DPR Juga Kritik Permendikbudristek 30/2021 tentang Kekerasan Seksual di Perguruan Tinggi

Anggota Komisi II DPR RI Guspardi Gaus. (Dok PAN)

KLIKMU.CO – Permendikbudristek Republik Indonesia Nomor 30 Tahun 2021 tentang Pencegahan dan Penanganan Kekerasan Seksual di Lingkungan Perguruan Tinggi juga mendapatkan kritikan dari anggota Komisi II DPR RI Guspardi Gaus. Ia menilai, Permen tersebut mengadopsi draf RUU Penghapusan Kekerasan Seksual (RUU P-KS) yang sebelumnya ditolak masyarakat luas di ranah DPR periode 2014-2019 lalu.

Selain itu, kata dia, dasar hukum dari terbitnya aturan tersebut juga tidak jelas karena undang-undang yang menjadi cantolan hukumnya saja belum ada.

“Padahal, Undang-Undang No 12 tahun 2011 pasal 8 ayat 2 tentang Pembentukan Peraturan Perundang-Undangan dinyatakan bahwa Peraturan Menteri bisa memiliki kekuatan hukum mengikat manakala ada perintah dari peraturan perundangan yang lebih tinggi,” ujar Guspardi dalam keterangan persnya, Senin (8/11/2021).

Guspardi melanjutkan, Permen tersebut melampaui kewenangan yang ada. Terlebih, Panitia Kerja (Panja) Badan Legislasi (Baleg) DPR RI saat ini masih membahas tentang  RUU TPKS. Artinya, Permen ini melangkahi undang-undang serta tidak memiliki cantolan yuridis yang jelas dan spesifik.
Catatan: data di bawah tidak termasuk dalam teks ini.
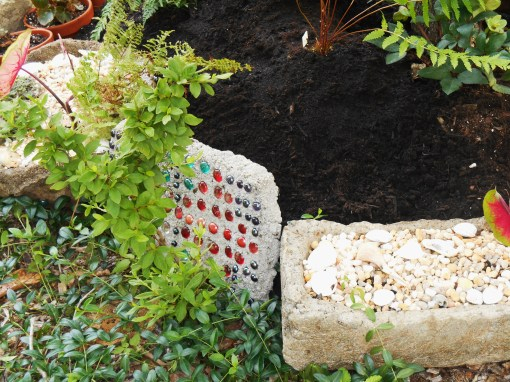 "An experimental ""stepping stone"" holds back the soil behind a second Azalea shrub, forming more border for the garden."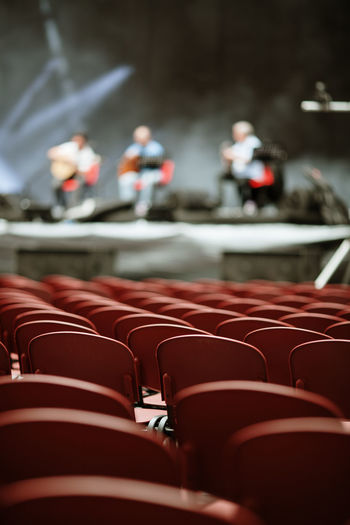 Concert Concert Photography Audience Audience Point Of View Point Of View Seat Seats Arts Culture And Entertainment Red In A Row Selective Focus Repetition Chair Empty Order Arrangement Absence Day Indoors  Large Group Of Objects Stage Side By Side Lines Pattern Music Event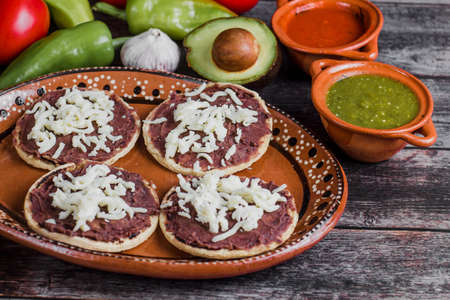 Mexican sopes with grated cheese and fried beans, Traditional breakfast in Mexico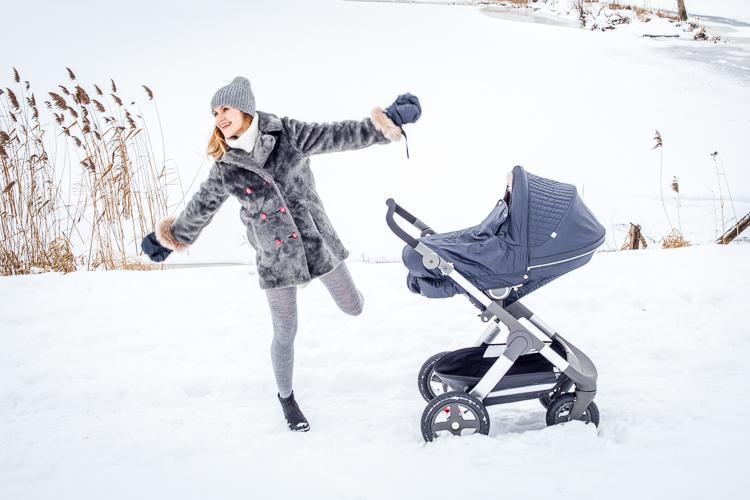 młoda mama cieszy się z zimowego spaceru z wózkiem stokke winter kit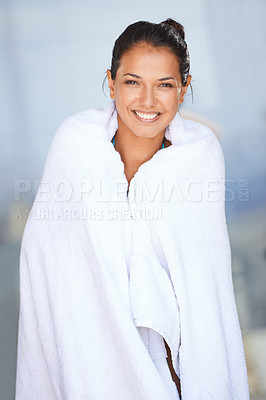 Buy stock photo Portrait of a beautiful young woman holding a towel around her body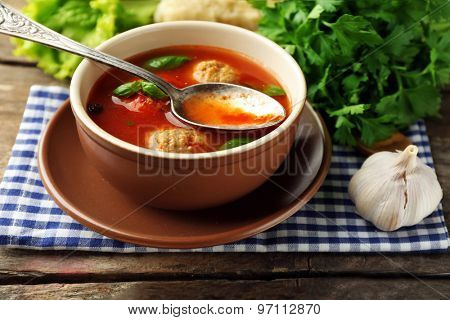 Tomato soup with meat balls on wooden spoon on wooden background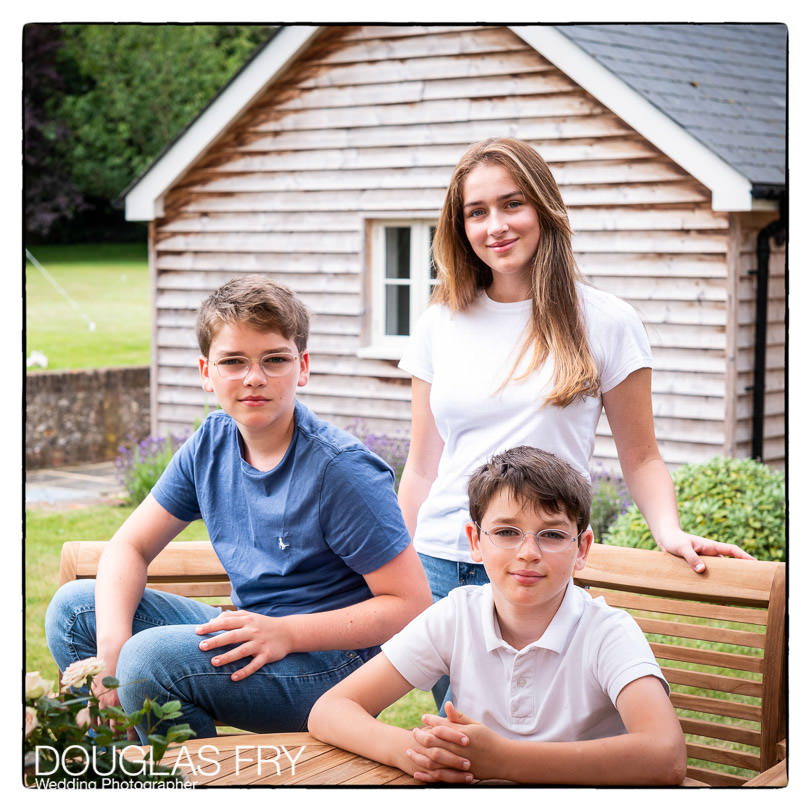 Teenage children and dog photographed at home in Wiltshire in the garden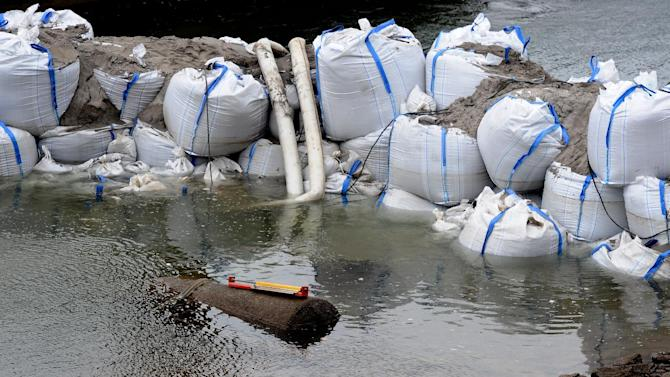 Sandbags frame a 1.8 ton WWII bomb  in river Rhine near Koblenz Saturday Dec. 3, 2011. Officials in Germany's western city of Koblenz say some 45,000 residents have to be evacuated because of a World War II era bomb discovered in the Rhine river. The bomb was discovered in the Rhine after its water level fell significantly amid a prolonged lack of rain. (AP Photo/dapd/ Harald Tittel)
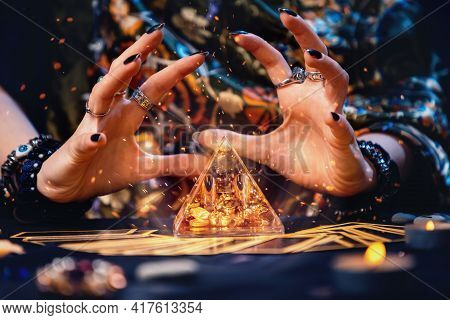 A Witch Conjures A Magic Glass Pyramid. Hands Close-up. Sparks Flare Up Near The Pyramid. The Concep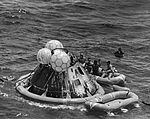 Pete Conrad (left), Dick Gordon, U.S. Navy pararescueman Lt. (J.G.) Ernest Lee Jahncke, III, and Al Bean in the recovery raft. Jahncke is signalling the recovery helicopter.jpg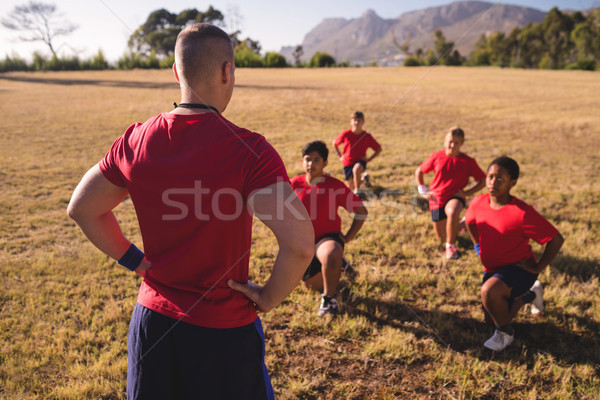 Trainer instructing kids while exercising in the boot camp Stock photo © wavebreak_media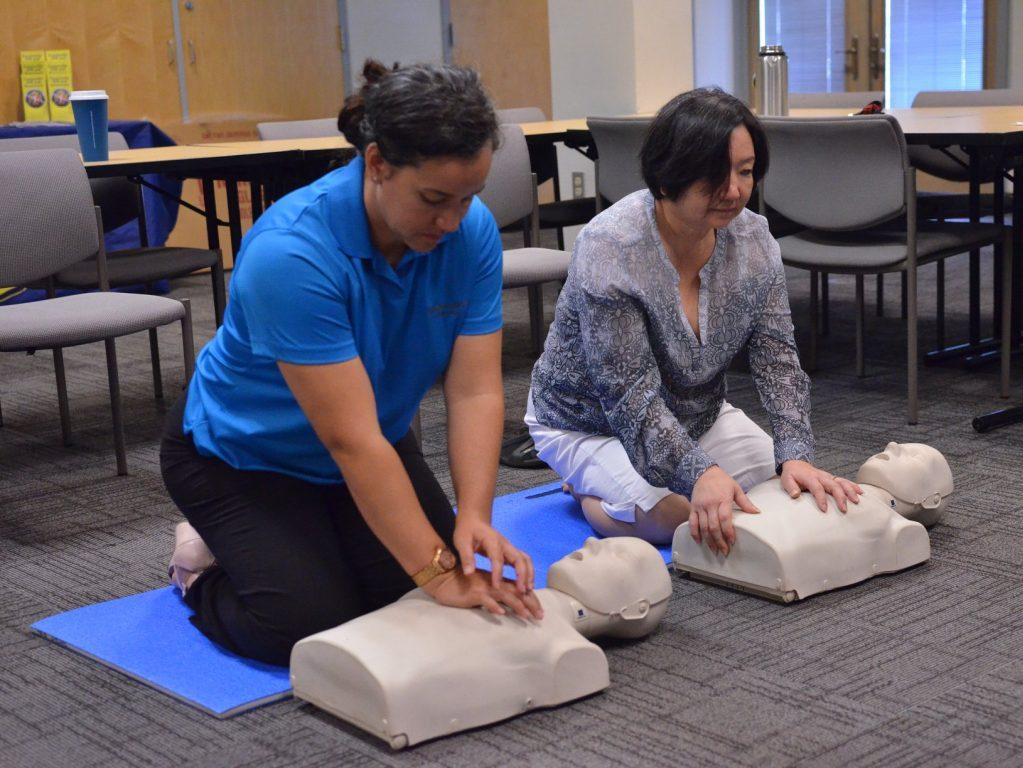 Two women performing CPR on dummies
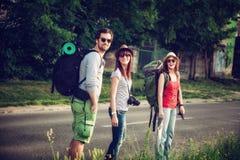 Three Tourists Walking On The Road Stock Photo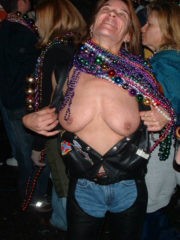 Sexy, Hot Women Flash Their Boobs for Beads at Mardi Gras in New Orleans.  Watch Girls Flashing Their Tits and Ass for you and the Camera.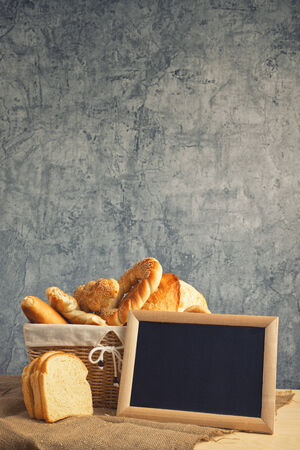 Delicious bread and rolls in wicker basket on kitchen table with copy space.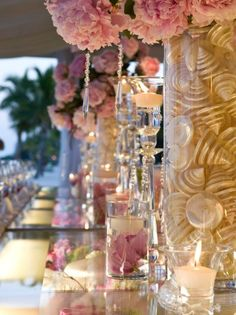 Flowers and shells in water give your tall centerpieces a timeless and special look for your beach wedding. Tweet Preston at: @Preston Bailey Friend Preston on Facebook at: Preston Bailey.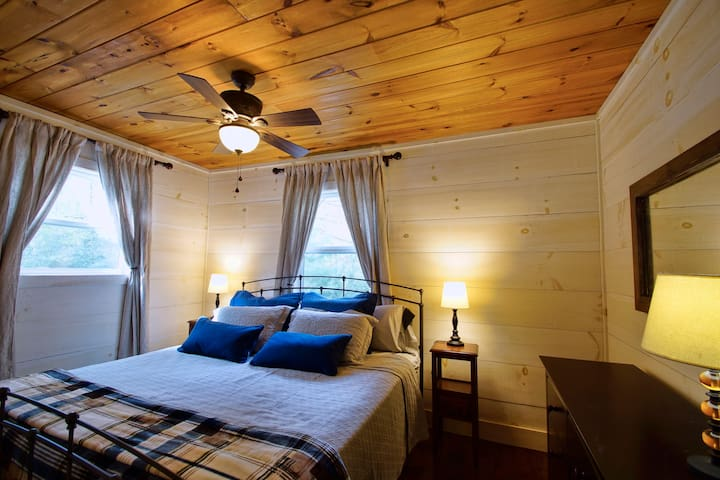 Cozy master bedroom with king sized bed to rest from a busy day hiking and site seeing.
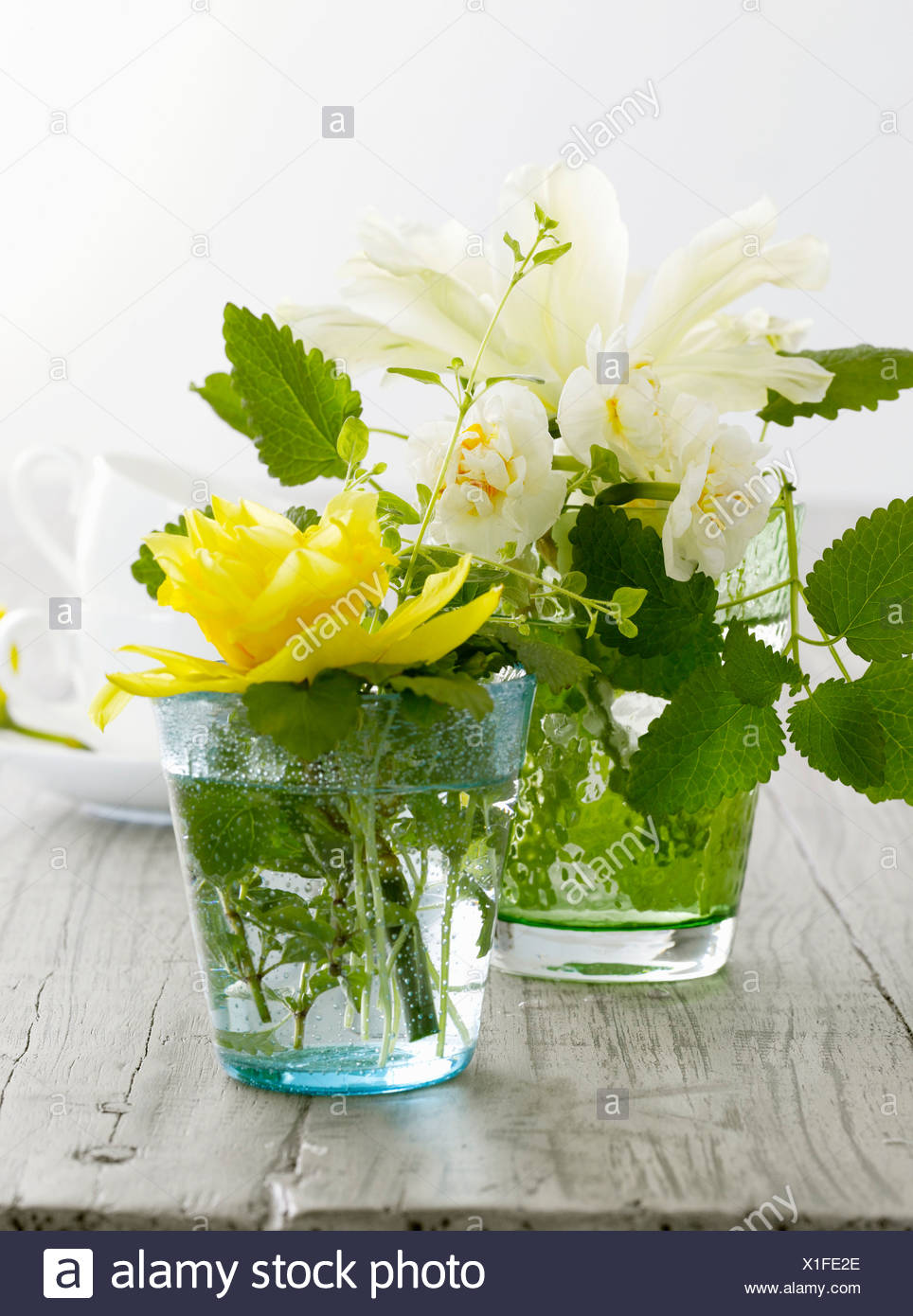 Table Decoration Of Spring Flowers In Glasses Stock Photo 276320870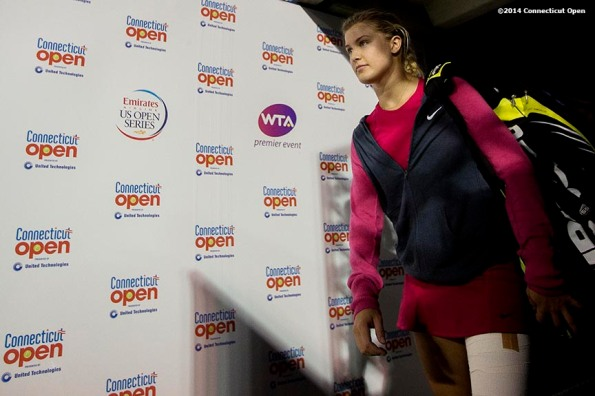 """""""Eugenie Bouchard walks through the tunnel onto stadium court before a match against Samantha Stosur on day six of the 2014 Connecticut Open at the Yale University Tennis Center in New Haven, Connecticut Tuesday, August 20, 2014."""""""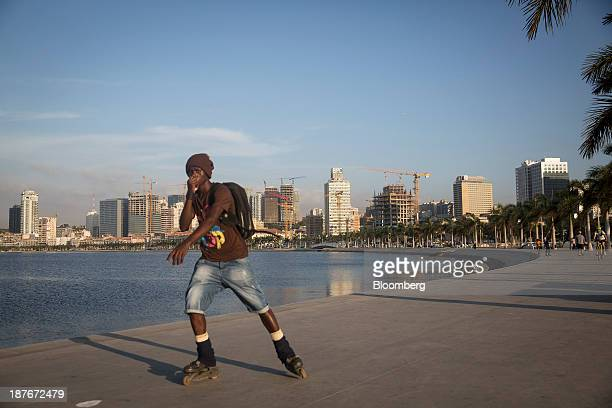 A local youth rollerblades along the promenade in Luanda Angola on Friday Nov 8 2013 Angola the largest crude oil producer in Africa after Nigeria...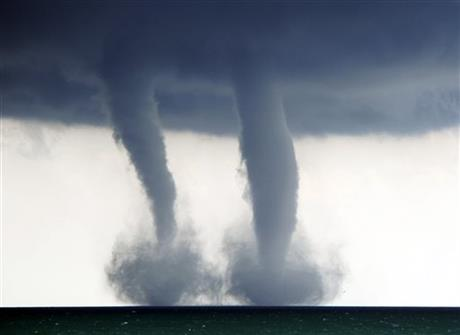 A pair of water spouts form on Lake Michigan southeast of Kenosha, Wis. on Thursday, Sept. 12, 2013.
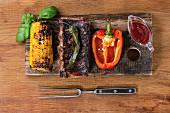 Gegrillte BBQ-Schweinerippchen mit Maiskolben, Paprika und Barbecue-Sauce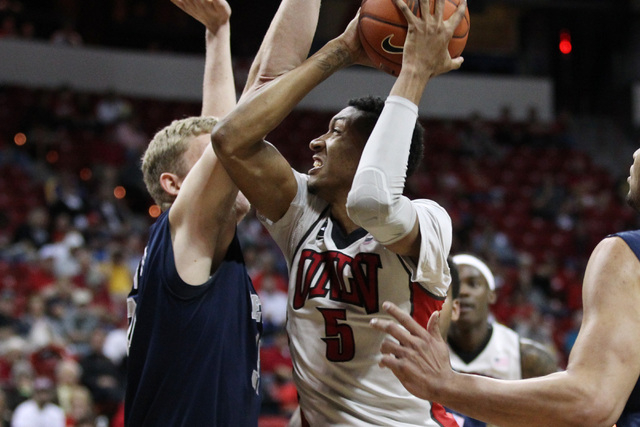 UNLV forward Chris Wood drives to the basket while being guarded by UNR forward Lucas Stivrins during the first half of their Mountain West Conference tournament game Wednesday, March 11, 2015, at ...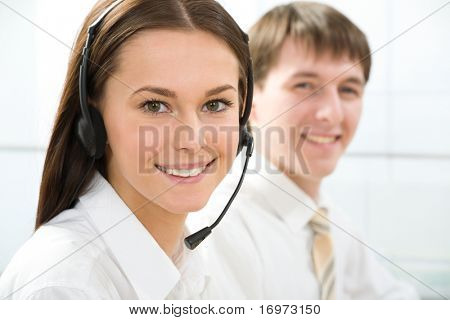 Portrait of beautiful telephone operator  looking at camera in working environment
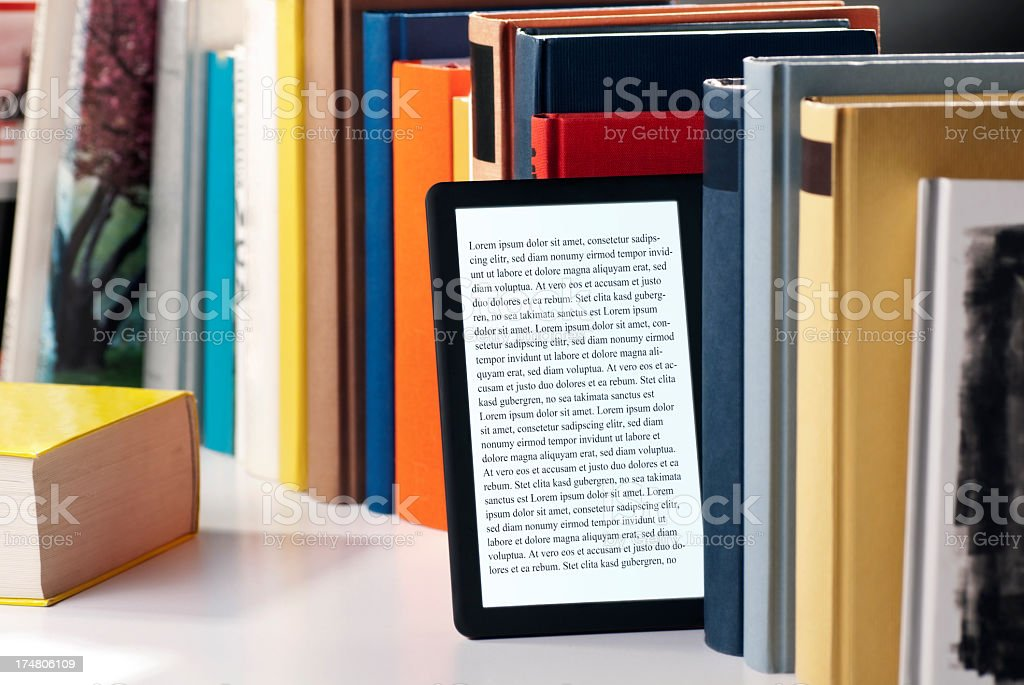 An e book tablet reader tucked in a book shelf stock photo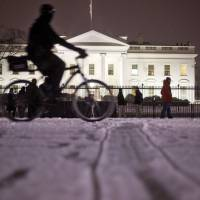 A bicyclist rides past the White House during evening snowfall in Washington Wednesday. As Washington prepares for this weekend's snowstorm, now forecast to reach blizzard conditions, a small clipper system pushed through the region Wednesday night causing massive delays and issues on the roads. | AP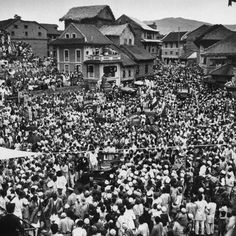 Edmund Hillary and Tenzing Norgay, the first men to summit Mt. Everest, ride into a welcoming throng in Temple Square of Bhandgaon, 1953.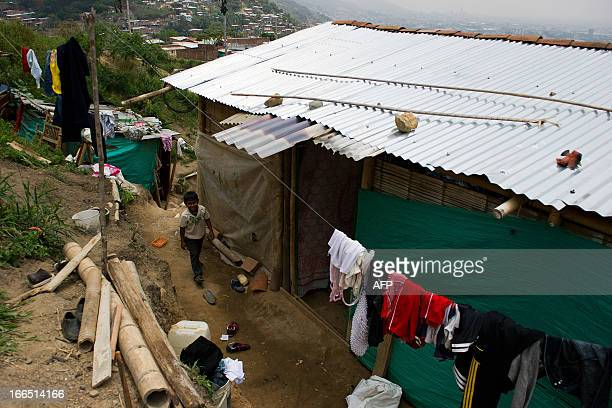 A displaced Nasa indigenous child is seen in a settlement in a mountainous area in Cali Valle del Cauca department Colombia on April 13 2013 The ONIC...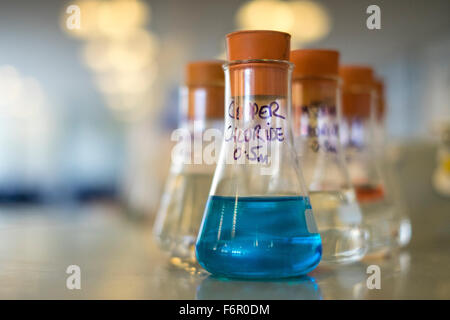 Chemistry lab glass beakers chemicals science - Stock Photo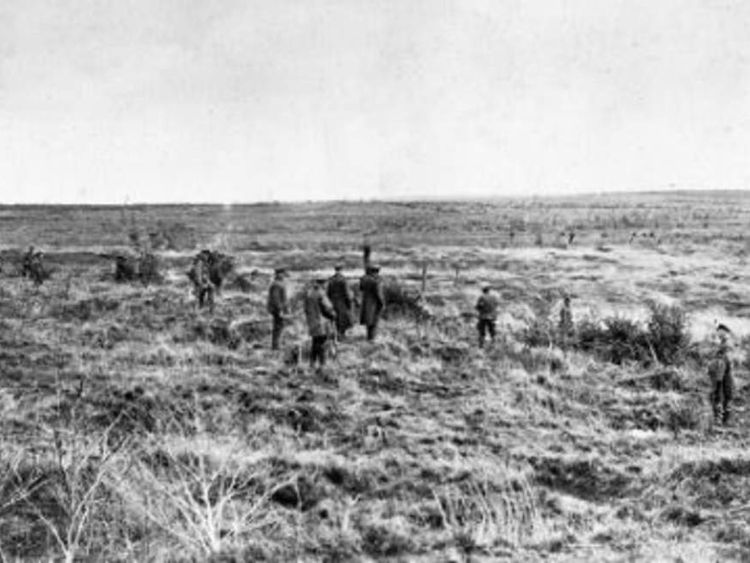 Soldiers search for bodies on the Western Front in 1919 after WW1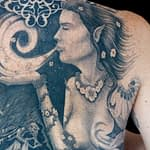 Chris DeLauder Tattoo Artist black and grey right back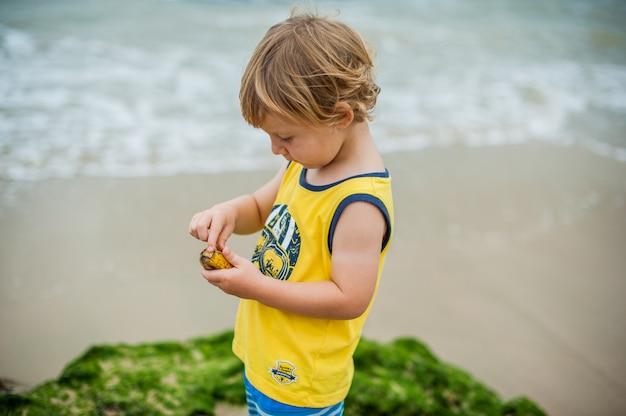 De jongen maakt een banaan schoon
“Jadi, apa dasar hukum yang menjadi landasan dikeluarkannya kebijakan tersebut,” imbuh Guspardi.

Anggota Badan Legislasi DPR RI itu menambahkan, betapa banyak terjadi hubungan seks di luar nikah yang diawali dengan persetujuan alias suka sama suka. Begitu pula, lanjut dia, bermunculannya perilaku lesbian, gay, biseksual dan transgender (LGBT) yang kian merebak di masyarakat.

Padahal perilaku seks di luar nikah ataupun LGBT tidaklah dibenarkan dalam norma agama. Tak hanya itu, Permen Nomor 30 Tahun 2021 itu seolah mengesampingkan proses hukum bila terjadi suatu kasus. Pasalnya, cenderung berfokus pada pengadilan internal dengan keberadaan satuan tugas (Satgas) di lingkungan kampus.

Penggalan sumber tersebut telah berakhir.